◆ WHAT IS EXPECTED: Continue the forum thread about the Subaru rally car in the terrain park from the point where it stops.

# Subaru rally car in the terrain park



## Dave Frank (Oct 14, 2003)

YouTube - [0-60] Ken Block's snowboard/rally bit from DC's Mtn.Lab 1.5


----------



## WhiteLightning (Apr 21, 2004)

Sweet! I'm thinking about getting one. A Subaru WRX, that is.


----------



## BastrdSonOfElvis (Mar 24, 2005)

Get the Outback Sport if you want an Impreza. It has more ground clearance, better gas mileage, still has AWD and isn't so strongly associated with immaturity.


----------



## basil (Nov 20, 2005)

This is a way cool video, but I cringe at the chances these guys take. A screw up and one is messed up for life. It does't seem worth it, unless you are getting paid a lot, which I doubt here.


----------



## ryguy (Jan 19, 2005)

basil said:


> I cringe at the chances these guys take. A screw up and one is messed up for life. It does't seem worth it, unless you are getting paid a lot, which I doubt here.



Kind of sounds like kayaking!


----------



## b dash rian (Mar 30, 2007)

haha, this video has been reposted on AWDpirates 5 times now. 

Basil, what chances are you refering too? Ken Block is a professional driver, all the snowboarders are professional snowboarders. they are all getting paid plenty (Ken Block is one of the owners of DC shoes, and placed 2nd in the Rally America champs in 2006). IDK about the snowboarders, but Ken Block is a driver i'd trust while jumping over him...


----------



## Electric-Mayhem (Jan 19, 2004)

BastrdSonOfElvis said:


> Get the Outback Sport if you want an Impreza. It has more ground clearance, better gas mileage, still has AWD and isn't so strongly associated with immaturity.


hehee.......dispite my avatar, I would concur Outback, if not the "sport" part. I love my WRX, but if I bought a new Subaru today it would have to be the Outback XT. All the fun of the WRX with a better interior and better utility.

The clearance difference isn't that huge between the Sport and 2.5 RS/WRX versions of the Impreza. If you want clearance, go with the Legacy Outback (GT for the turbo:twisted.

◆ DATA PROVIDED:
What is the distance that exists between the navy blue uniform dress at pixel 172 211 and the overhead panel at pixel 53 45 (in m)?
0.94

◆ EXPECTED OUTPUT:
As for the stunts in that video, I didn't see any major risks taken (other then wreckin the paint job on that rally car). I quite enjoyed it, and it made me wish I had the money to play around like that. I would say that Ken Block has done much more dangerous stuff (like that huge ass jump he did). Those guys know what they are doing.

JH


----------



## Livingston (Jan 8, 2004)

*2002 WRX wagon*

I've got the WRX 2002 wagon. Love it. Definitely lags under 3000 rpm, but that is the downside to the turbo. If you are willing to sacrifice some clutch, not a problem. Otherwise stop-and-go traffic can be annoying. Very few cars/trucks keep up on the hills on the I-70 trip to Summit. 

You can get it pretty deep on a moderate 4WD trail, but the clearance will have you cringing at every scrape and the smell of the clutch (due to weak >3000 rpm torque) will be unbearable, especially on steep technical hills. Ask me how I know.

Interior room isn't too bad. I could fit my Gus inside with the passenger seat all the way forward. No room for passengers obviously. Fits 4 people fine, but wouldn't want to travel to Gauley with that many.

Not too impressed with the milage. I get an average of 25 mpg now. Best I ever get is 29, and that is driving it like a grandma-- which is real hard to do in a car like that.

BSOE, I somewhat agree, but only with the STi version. That fin and huge scoop look ridiculous. The car is f'kin sick though.

-d


----------



## gh (Oct 13, 2003)

Should have shown a video of it in the shop. That was my WRX's favorite spot. I miss the 3k-7k surge but not the bs with the dealer.


----------



## Electric-Mayhem (Jan 19, 2004)

Livingston said:


> I've got the WRX 2002 wagon. Love it. Definitely lags under 3000 rpm, but that is the downside to the turbo. If you are willing to sacrifice some clutch, not a problem. Otherwise stop-and-go traffic can be annoying. Very few cars/trucks keep up on the hills on the I-70 trip to Summit.
> 
> You can get it pretty deep on a moderate 4WD trail, but the clearance will have you cringing at every scrape and the smell of the clutch (due to weak >3000 rpm torque) will be unbearable, especially on steep technical hills. Ask me how I know.
> 
> ...


THe fun thing is, with minimal money spent, you can up the HP and lower the lag time considerably in the Rex. Just adding an aftermarket up pipe will net you 500rpm sooner with full boost, without negatively effecting emissions either. Get that and an open-source aftermarket ECU reflash and you'll be amazed at the difference, all without effecting mileage (if anything its better since the engine runs smoother). Its still not going to be as quick as the STI version, but its close.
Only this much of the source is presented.